Usando la información
A. Responde según el fragmento del documento:
(i) ¿Qué cita bíblica aparece al final de los versos?
(ii) ¿Por qué anhelo está marcado el proceso constituyente?
(iii) ¿Con qué cuatro adjetivos se describe la compleja situación que vive el país?
B. ¿Concuerdan con el fragmento del documento estas afirmaciones? Responde sí o no y cita las palabras del texto que lo deciden.
(i) El país atraviesa una situación sanitaria compleja.
(ii) Según los versos, el Sol que nace de lo alto viene a guiar nuestros pasos por el camino de la guerra.
(iii) El proceso constituyente se describe como poco relevante.
*** Fragmento del documento ***
Testigos de esperanza en un nuevo tiempo para Chile
nos visitará el Sol que nace de lo alto,
para iluminar a los que viven en tinieblas y en sombra de muerte,
para guiar nuestros pasos por el camino de la paz” (Lc 2,78-79).
1. Nuestro país vive momentos intensos que afectan y comprometen a las personas y sus familias, en una compleja situación sanitaria, económica, social y política, y en un relevante proceso constituyente marcado por el gran anhelo de una sociedad más justa y equitativa.
*** Entradas mostradas ***
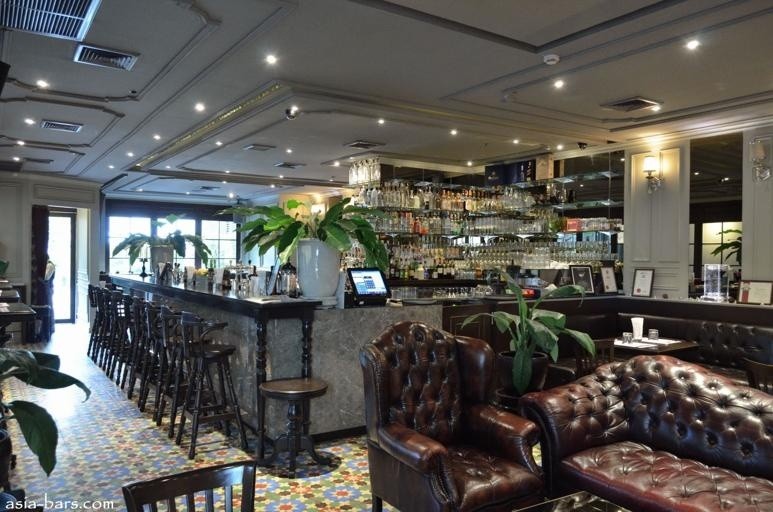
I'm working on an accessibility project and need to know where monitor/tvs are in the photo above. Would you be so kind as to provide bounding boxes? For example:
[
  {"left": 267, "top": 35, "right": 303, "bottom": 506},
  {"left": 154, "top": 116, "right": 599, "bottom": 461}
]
[{"left": 346, "top": 268, "right": 391, "bottom": 306}]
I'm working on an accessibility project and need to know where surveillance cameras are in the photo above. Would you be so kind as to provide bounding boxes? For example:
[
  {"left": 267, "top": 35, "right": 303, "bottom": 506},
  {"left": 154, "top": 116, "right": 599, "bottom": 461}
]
[
  {"left": 285, "top": 108, "right": 298, "bottom": 121},
  {"left": 578, "top": 143, "right": 587, "bottom": 151}
]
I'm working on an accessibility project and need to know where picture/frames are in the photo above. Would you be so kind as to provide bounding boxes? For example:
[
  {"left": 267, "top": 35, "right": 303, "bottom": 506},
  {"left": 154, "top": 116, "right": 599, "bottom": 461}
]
[
  {"left": 736, "top": 279, "right": 772, "bottom": 305},
  {"left": 599, "top": 266, "right": 617, "bottom": 293},
  {"left": 569, "top": 265, "right": 596, "bottom": 297},
  {"left": 631, "top": 268, "right": 654, "bottom": 297}
]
***
Respuestas en orden
A.
(i) Lc 2,78-79.
(ii) Por el gran anhelo de una sociedad más justa y equitativa.
(iii) Sanitaria, económica, social y política.

B.
(i) Sí: "en una compleja situación sanitaria, económica, social y política".
(ii) No: "para guiar nuestros pasos por el camino de la paz".
(iii) No: "en un relevante proceso constituyente".